There are of course accounting realities and operating budgets that open and close on fixed dates. But that’s where I think we get into trouble: building donor recognition – better yet donor engagement – scenarios based on financial management tools.

I’m not suggesting that non-profits publish forever-additive lists. Perish the thought. But it does strike me that in as much as non-profits want to forge sustained relationships with donors – and vice versa – consideration of new systems of acknowledgement is warranted.

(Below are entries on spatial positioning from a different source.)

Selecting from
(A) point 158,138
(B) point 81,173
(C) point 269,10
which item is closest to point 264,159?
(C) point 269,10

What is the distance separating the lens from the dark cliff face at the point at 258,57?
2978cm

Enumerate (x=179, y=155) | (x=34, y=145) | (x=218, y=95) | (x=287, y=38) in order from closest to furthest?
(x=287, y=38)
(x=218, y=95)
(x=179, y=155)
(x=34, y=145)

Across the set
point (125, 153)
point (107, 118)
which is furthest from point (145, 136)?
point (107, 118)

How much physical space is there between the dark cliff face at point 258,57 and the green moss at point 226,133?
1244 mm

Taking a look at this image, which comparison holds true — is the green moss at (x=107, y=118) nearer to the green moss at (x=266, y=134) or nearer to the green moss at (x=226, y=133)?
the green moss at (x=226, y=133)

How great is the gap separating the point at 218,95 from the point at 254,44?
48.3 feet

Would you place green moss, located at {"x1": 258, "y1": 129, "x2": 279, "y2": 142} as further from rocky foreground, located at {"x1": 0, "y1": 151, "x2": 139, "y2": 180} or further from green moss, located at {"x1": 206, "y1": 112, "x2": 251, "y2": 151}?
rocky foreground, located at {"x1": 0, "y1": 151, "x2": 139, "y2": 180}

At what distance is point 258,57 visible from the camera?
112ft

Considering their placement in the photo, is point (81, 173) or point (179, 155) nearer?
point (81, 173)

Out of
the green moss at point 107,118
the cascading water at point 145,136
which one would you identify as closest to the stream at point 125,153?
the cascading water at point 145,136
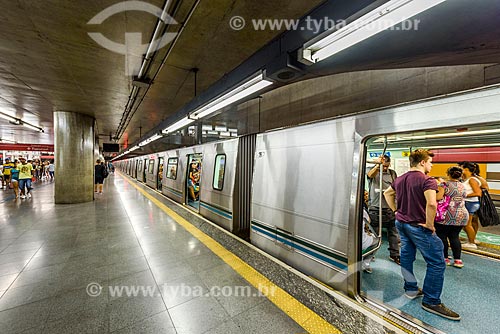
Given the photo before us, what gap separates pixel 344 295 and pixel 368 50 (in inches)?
106

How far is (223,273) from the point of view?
2625 mm

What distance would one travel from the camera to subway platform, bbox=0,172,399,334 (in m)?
1.79

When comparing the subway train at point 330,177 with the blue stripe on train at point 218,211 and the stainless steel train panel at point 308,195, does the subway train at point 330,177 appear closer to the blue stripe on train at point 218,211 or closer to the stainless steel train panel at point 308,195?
the stainless steel train panel at point 308,195

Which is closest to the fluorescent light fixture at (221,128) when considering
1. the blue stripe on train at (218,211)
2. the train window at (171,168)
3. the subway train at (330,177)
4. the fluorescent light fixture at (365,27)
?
the train window at (171,168)

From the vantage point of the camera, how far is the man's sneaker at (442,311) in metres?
1.99

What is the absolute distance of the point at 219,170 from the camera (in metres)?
5.15

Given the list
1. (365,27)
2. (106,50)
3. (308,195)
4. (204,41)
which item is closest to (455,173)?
(308,195)

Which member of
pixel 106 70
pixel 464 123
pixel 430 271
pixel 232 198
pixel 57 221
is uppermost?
pixel 106 70

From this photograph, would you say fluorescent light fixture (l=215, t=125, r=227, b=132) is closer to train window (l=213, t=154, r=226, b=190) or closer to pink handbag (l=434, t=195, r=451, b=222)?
train window (l=213, t=154, r=226, b=190)

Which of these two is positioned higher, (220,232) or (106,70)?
(106,70)

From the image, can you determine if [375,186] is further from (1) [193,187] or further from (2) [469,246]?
(1) [193,187]

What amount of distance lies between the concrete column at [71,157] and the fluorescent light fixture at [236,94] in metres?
5.64

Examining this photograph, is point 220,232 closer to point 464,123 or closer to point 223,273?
point 223,273

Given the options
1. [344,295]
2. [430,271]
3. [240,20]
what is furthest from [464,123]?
[240,20]
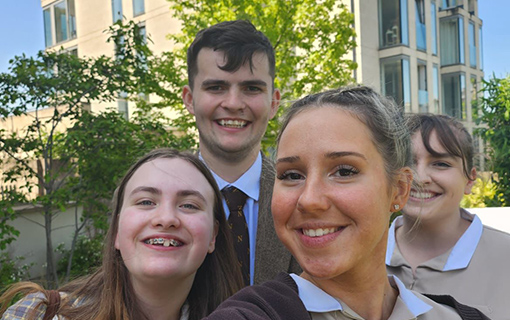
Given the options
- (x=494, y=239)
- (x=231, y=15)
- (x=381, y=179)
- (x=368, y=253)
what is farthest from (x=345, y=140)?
(x=231, y=15)

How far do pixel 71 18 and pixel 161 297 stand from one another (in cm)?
2115

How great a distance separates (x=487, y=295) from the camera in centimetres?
194

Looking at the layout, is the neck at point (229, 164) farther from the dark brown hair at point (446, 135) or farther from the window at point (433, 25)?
the window at point (433, 25)

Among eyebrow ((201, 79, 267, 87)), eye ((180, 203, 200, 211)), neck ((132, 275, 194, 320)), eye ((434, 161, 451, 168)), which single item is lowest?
neck ((132, 275, 194, 320))

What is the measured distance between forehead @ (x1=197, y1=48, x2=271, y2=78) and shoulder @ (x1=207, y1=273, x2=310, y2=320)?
1557 mm

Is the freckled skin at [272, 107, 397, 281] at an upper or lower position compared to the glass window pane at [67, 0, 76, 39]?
lower

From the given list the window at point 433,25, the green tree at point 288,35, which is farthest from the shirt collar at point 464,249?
the window at point 433,25

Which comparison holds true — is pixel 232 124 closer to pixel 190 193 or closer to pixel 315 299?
pixel 190 193

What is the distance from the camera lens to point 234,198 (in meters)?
2.47

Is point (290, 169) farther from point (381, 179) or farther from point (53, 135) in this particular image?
point (53, 135)

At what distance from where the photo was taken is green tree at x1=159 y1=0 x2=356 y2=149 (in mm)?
8242

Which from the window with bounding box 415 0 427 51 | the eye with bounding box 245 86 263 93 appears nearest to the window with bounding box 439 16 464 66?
the window with bounding box 415 0 427 51

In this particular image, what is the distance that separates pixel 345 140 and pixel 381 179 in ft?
0.51

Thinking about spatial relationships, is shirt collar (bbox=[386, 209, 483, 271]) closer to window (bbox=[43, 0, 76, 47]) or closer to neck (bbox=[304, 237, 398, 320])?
neck (bbox=[304, 237, 398, 320])
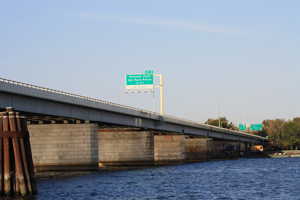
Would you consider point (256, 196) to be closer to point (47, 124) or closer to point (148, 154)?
point (47, 124)

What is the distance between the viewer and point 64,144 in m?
65.1

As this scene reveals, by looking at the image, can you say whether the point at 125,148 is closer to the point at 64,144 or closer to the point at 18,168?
the point at 64,144

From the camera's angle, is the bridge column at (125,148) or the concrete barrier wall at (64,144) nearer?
the concrete barrier wall at (64,144)

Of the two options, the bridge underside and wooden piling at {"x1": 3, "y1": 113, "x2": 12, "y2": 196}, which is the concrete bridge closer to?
the bridge underside

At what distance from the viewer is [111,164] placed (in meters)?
89.0

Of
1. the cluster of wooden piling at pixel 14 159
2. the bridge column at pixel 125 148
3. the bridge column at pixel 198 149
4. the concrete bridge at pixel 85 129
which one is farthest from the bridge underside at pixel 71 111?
the bridge column at pixel 198 149

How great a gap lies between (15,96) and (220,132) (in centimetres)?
9666

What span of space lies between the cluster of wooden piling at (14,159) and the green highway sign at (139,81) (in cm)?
4439

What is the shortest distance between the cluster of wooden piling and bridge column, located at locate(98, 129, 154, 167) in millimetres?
52921

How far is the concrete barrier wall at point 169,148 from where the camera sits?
107 meters

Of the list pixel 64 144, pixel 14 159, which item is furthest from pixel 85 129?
pixel 14 159

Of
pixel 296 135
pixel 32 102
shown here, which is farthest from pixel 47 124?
pixel 296 135

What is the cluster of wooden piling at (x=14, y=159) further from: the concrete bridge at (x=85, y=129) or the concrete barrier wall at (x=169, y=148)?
the concrete barrier wall at (x=169, y=148)

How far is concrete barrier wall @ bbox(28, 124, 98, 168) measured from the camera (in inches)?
2549
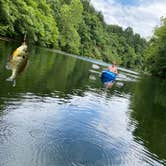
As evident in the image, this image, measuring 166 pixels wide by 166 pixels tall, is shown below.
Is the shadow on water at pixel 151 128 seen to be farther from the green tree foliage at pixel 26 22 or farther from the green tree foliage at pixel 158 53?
the green tree foliage at pixel 158 53

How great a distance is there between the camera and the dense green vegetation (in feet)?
189

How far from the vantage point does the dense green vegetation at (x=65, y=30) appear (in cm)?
5753

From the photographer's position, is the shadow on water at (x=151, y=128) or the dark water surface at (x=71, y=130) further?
the shadow on water at (x=151, y=128)

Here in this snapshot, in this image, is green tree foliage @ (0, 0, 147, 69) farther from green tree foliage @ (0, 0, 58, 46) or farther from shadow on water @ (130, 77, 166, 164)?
shadow on water @ (130, 77, 166, 164)

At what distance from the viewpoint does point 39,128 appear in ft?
43.5

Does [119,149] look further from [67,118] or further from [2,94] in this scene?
[2,94]

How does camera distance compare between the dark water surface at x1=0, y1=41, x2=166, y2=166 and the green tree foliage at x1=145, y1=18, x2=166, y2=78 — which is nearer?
the dark water surface at x1=0, y1=41, x2=166, y2=166

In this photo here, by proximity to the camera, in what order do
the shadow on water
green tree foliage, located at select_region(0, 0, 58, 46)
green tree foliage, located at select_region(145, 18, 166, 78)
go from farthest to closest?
green tree foliage, located at select_region(145, 18, 166, 78) < green tree foliage, located at select_region(0, 0, 58, 46) < the shadow on water

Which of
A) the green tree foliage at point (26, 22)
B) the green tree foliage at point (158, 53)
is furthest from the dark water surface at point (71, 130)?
the green tree foliage at point (158, 53)

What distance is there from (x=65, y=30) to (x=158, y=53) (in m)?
34.1

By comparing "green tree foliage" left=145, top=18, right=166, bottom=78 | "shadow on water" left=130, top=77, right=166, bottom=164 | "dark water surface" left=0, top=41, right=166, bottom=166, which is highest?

I’m imaging what my personal donor profile at my favorite non-profit might look like if it were structured to focus and build on the full history of our relationship. It’s a relationship that goes back to my early 20s, and includes years when even tiny gifts meant sacrifice. The few occasions when I didn’t send my check within their non-calendar fiscal year, my name was of course omitted from the published list.

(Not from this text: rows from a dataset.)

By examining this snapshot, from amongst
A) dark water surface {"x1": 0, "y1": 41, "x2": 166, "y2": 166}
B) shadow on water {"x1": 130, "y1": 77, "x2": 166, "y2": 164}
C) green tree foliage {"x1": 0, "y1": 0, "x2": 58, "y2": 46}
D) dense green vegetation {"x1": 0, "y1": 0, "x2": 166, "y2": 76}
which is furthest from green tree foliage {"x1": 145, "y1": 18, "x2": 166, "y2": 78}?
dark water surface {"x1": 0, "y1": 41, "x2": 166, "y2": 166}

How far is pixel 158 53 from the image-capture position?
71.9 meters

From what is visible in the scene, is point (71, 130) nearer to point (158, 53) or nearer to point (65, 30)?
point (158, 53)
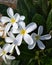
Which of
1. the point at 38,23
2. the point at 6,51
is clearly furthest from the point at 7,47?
the point at 38,23

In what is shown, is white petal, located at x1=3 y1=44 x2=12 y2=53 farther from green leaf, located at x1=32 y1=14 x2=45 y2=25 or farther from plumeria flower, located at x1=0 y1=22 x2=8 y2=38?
green leaf, located at x1=32 y1=14 x2=45 y2=25

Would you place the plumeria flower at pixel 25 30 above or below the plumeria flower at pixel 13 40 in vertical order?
above

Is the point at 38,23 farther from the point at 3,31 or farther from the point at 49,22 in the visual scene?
the point at 3,31

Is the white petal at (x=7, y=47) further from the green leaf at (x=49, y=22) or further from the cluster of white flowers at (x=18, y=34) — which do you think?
the green leaf at (x=49, y=22)

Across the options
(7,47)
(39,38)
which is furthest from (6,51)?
(39,38)

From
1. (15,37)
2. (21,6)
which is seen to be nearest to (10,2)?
(21,6)

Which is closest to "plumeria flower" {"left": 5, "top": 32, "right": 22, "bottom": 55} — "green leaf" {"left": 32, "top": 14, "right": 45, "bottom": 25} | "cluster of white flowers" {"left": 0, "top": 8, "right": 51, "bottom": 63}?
"cluster of white flowers" {"left": 0, "top": 8, "right": 51, "bottom": 63}

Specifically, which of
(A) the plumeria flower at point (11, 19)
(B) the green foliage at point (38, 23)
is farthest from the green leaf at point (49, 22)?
(A) the plumeria flower at point (11, 19)

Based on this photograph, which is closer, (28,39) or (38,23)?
(28,39)

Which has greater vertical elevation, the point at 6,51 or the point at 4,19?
the point at 4,19

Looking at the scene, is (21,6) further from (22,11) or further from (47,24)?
(47,24)
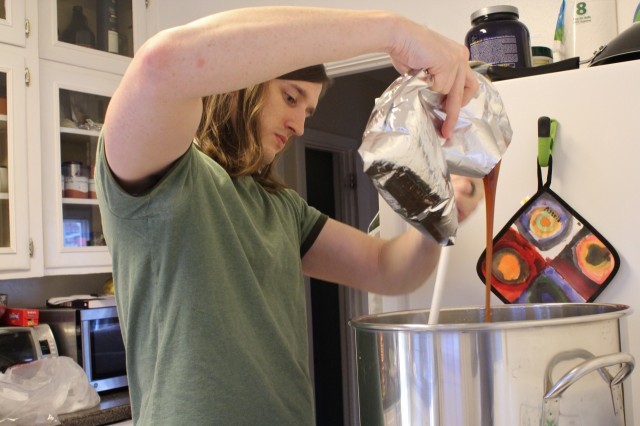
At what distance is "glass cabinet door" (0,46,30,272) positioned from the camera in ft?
7.16

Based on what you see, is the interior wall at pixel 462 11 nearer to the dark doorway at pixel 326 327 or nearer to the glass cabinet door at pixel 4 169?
the glass cabinet door at pixel 4 169

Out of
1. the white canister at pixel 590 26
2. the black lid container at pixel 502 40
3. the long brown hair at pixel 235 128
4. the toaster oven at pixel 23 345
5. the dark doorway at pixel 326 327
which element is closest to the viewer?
the long brown hair at pixel 235 128

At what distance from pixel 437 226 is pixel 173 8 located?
6.93 feet

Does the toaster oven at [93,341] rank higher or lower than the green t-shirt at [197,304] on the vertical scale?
lower

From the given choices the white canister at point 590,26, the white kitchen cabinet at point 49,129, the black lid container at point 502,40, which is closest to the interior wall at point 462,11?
the white canister at point 590,26

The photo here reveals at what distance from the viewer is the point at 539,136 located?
104 centimetres

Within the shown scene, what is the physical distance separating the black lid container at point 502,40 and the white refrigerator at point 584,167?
206 millimetres

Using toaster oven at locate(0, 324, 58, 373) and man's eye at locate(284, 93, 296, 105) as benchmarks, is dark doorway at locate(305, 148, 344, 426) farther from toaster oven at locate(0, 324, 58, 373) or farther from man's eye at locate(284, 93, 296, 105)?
man's eye at locate(284, 93, 296, 105)

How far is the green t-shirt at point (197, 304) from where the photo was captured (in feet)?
2.55

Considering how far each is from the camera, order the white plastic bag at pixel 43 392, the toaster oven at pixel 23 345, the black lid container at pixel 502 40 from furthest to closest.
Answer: the toaster oven at pixel 23 345
the white plastic bag at pixel 43 392
the black lid container at pixel 502 40

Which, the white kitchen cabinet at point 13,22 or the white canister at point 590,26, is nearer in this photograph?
the white canister at point 590,26

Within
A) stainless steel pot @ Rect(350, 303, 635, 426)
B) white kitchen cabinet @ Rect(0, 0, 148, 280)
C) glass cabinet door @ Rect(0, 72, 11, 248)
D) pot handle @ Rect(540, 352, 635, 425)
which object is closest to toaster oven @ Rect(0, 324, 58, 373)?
white kitchen cabinet @ Rect(0, 0, 148, 280)

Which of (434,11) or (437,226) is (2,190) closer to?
(434,11)

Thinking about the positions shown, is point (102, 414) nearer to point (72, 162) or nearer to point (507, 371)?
point (72, 162)
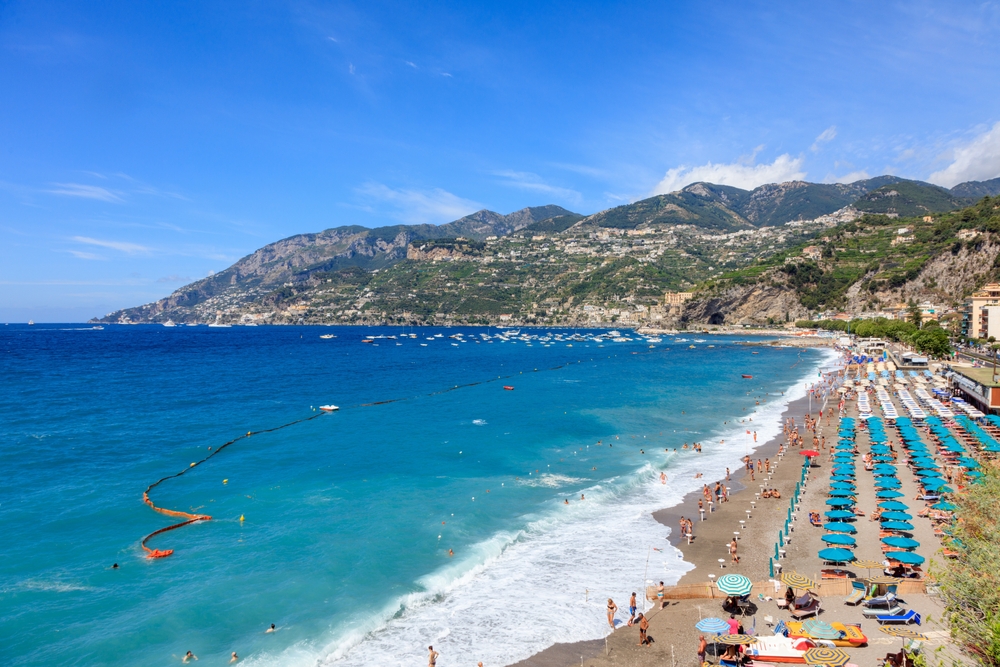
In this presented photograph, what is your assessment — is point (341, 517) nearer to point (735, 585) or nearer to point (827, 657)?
point (735, 585)

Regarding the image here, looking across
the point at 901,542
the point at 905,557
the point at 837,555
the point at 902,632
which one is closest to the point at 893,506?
the point at 901,542

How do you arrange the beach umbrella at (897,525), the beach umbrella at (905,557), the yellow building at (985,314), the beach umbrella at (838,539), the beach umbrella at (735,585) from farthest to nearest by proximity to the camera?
the yellow building at (985,314) → the beach umbrella at (897,525) → the beach umbrella at (838,539) → the beach umbrella at (905,557) → the beach umbrella at (735,585)

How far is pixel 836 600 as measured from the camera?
1659cm

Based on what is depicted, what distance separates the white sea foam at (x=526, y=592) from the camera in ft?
49.9

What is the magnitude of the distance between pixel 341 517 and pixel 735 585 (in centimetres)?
1645

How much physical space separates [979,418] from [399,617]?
40994 millimetres

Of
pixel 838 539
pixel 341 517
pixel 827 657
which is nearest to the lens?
pixel 827 657

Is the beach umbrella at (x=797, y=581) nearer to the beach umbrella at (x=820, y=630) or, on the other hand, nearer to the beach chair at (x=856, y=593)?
the beach chair at (x=856, y=593)

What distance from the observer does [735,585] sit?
53.3 ft

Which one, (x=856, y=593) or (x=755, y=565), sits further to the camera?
(x=755, y=565)

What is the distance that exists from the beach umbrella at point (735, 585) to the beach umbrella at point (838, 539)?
569cm

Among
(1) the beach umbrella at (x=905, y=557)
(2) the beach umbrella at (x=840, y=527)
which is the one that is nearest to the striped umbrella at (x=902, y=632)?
(1) the beach umbrella at (x=905, y=557)

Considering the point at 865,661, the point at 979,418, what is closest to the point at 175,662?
the point at 865,661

Makes me wonder what the marketing of such a list is really intended to encourage. Is it motivating me to rush my gift in before the wonky fiscal year cut-off? I’m not sure. Right now I’m feeling something far less inspirational … like it reveals fickleness in a relationship I consider enduring. Certainly there’s a bit of a what-have-you-done-for-me-lately flavor in it.

Of course the answer isn’t for non-profits to acknowledge donors who don’t give. But perhaps it is to forgive the occasional lapse, and publicly thank donors anyway for being part of a philanthropic movement that helped get the organization where it is today. Or maybe, for groups using a tiered acknowledgement system, it’s to orient those systems in a way that values a donor’s lifetime commitment to the cause, not a snapshot.

My boss, while not a fan of me spending time on donor recognition issues, is a fan of getting to the bottom line. So here it is:

Let’s acknowledge donor support as something deeper and with far broader a horizon than a fiscal year could justly describe.


Lauren A. Curry has been the Executive Director of the Richard E. and Deborah L. Tarrant Foundation since 2005.